VanEck, a major crypto asset manager, highlighted the synergy between the funding and hash‑rate data. The firm concluded that the combination of a deep negative funding rate and a stressed hash‑rate environment “creates a reinforced bullish backdrop for Bitcoin.” VanEck’s analysis leans on the historical record that negative funding and hash‑rate pressure have often preceded outsized returns.

What It Means

The current data points to a market environment where short‑term pressure may translate into medium‑term upside. Investors who track funding rates could view the –1.8% level as a signal that futures markets are heavily short‑biased, a condition that historically aligns with price rallying.

Similarly, the hash‑rate decline, while a temporary stressor for miners, has historically been a precursor to price appreciation. The pattern suggests that miners may be willing to endure short‑term profitability squeezes if they anticipate higher prices later, a dynamic that can reinforce buying pressure.

On‑chain metrics add nuance. Elevated put premiums reflect growing hedging activity, which can provide downside protection for long‑term holders while keeping speculative interest alive.

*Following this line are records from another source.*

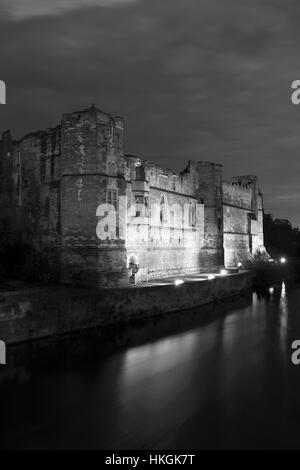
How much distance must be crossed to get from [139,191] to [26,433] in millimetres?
13049

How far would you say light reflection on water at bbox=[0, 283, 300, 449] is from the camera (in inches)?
291

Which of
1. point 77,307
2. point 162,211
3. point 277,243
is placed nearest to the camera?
point 77,307

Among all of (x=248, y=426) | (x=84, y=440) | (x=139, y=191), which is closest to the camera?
(x=84, y=440)

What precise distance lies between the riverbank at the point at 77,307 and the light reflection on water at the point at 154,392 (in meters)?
0.47

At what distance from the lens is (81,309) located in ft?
41.2

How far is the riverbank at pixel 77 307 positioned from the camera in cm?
1101

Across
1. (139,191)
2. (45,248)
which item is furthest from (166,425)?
(139,191)

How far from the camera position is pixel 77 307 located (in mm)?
12445

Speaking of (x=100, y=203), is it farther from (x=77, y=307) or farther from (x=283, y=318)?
(x=283, y=318)

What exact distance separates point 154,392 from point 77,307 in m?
3.89

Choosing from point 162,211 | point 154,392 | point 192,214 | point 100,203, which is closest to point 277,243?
point 192,214

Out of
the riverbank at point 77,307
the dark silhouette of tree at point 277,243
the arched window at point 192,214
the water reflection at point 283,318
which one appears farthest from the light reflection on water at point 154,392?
the dark silhouette of tree at point 277,243
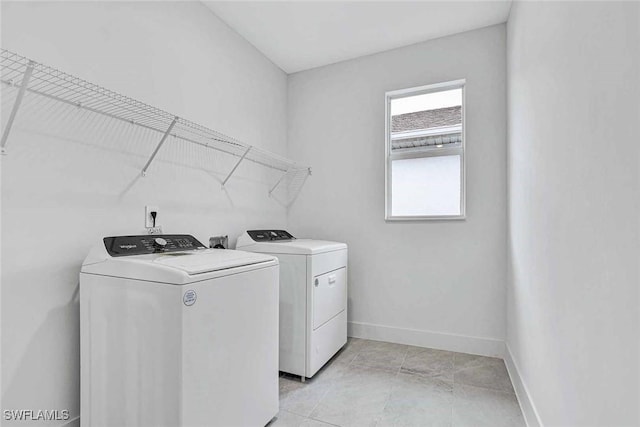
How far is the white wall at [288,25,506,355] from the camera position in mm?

The dip in active supply indicates that a larger portion of Bitcoin is being held out of circulation, potentially limiting sell‑side liquidity when demand spikes.

Overall, the convergence of negative funding, hash‑rate stress, and supportive on‑chain signals builds a case for a bullish outlook, at least in the 30‑ to 180‑day horizon. Market participants should monitor whether funding rates remain in negative territory and whether the hash‑rate stabilizes, as both will be key gauges of the underlying momentum.